→ TASK REQUIREMENTS: Where a line of the following data contains the string "border", include it in the tally. Report the total alone.

[Records excerpted from a collection]
================================

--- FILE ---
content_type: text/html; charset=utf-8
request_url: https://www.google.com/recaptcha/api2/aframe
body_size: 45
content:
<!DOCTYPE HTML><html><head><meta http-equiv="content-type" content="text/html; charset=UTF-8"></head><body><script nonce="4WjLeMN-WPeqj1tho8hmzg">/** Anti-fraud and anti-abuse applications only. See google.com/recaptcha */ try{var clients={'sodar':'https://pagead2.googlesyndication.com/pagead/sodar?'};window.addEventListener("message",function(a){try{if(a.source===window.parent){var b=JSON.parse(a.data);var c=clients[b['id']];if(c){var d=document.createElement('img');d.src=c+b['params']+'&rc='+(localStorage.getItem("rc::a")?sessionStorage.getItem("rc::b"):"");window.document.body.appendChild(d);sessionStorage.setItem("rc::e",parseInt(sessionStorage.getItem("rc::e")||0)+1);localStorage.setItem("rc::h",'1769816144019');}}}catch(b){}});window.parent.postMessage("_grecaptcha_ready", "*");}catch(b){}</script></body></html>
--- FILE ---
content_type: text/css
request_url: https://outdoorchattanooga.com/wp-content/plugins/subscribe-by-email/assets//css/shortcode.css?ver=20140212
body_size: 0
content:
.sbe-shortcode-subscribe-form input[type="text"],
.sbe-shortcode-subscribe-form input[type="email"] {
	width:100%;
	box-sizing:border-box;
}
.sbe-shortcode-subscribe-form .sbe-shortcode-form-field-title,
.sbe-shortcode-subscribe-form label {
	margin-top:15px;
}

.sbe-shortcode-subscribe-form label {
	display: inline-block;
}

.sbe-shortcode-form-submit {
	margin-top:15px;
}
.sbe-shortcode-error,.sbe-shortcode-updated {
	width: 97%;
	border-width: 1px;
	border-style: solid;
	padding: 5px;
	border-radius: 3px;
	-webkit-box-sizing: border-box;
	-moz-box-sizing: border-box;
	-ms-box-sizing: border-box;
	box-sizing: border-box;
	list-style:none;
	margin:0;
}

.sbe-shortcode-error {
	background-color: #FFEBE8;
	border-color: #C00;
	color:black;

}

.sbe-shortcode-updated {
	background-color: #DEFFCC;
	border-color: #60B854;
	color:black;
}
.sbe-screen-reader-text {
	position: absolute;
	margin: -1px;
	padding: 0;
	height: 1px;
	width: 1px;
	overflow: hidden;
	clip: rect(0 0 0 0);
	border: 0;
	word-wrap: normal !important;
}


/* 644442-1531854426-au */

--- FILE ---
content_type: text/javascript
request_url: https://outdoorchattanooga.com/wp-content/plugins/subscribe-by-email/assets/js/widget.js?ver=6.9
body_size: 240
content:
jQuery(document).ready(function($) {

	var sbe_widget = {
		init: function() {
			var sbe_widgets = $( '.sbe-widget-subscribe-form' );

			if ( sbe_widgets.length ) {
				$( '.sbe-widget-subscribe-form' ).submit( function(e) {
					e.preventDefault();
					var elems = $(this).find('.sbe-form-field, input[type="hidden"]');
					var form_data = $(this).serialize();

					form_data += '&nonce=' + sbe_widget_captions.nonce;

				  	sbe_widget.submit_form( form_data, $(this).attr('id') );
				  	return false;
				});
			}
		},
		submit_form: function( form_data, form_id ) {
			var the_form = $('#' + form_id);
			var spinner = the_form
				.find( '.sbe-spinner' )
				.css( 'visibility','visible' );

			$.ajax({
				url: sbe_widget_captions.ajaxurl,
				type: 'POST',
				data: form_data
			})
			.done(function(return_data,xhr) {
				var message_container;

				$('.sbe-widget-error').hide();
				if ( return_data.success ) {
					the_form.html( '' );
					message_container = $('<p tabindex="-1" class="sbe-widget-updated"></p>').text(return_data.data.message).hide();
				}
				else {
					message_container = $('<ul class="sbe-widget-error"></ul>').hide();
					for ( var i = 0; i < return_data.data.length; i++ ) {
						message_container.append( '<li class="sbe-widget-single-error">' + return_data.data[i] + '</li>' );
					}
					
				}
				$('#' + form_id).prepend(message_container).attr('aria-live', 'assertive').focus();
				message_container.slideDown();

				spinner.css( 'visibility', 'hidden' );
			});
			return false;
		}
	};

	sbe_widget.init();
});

================================

→ SOLVED PROBLEM: 11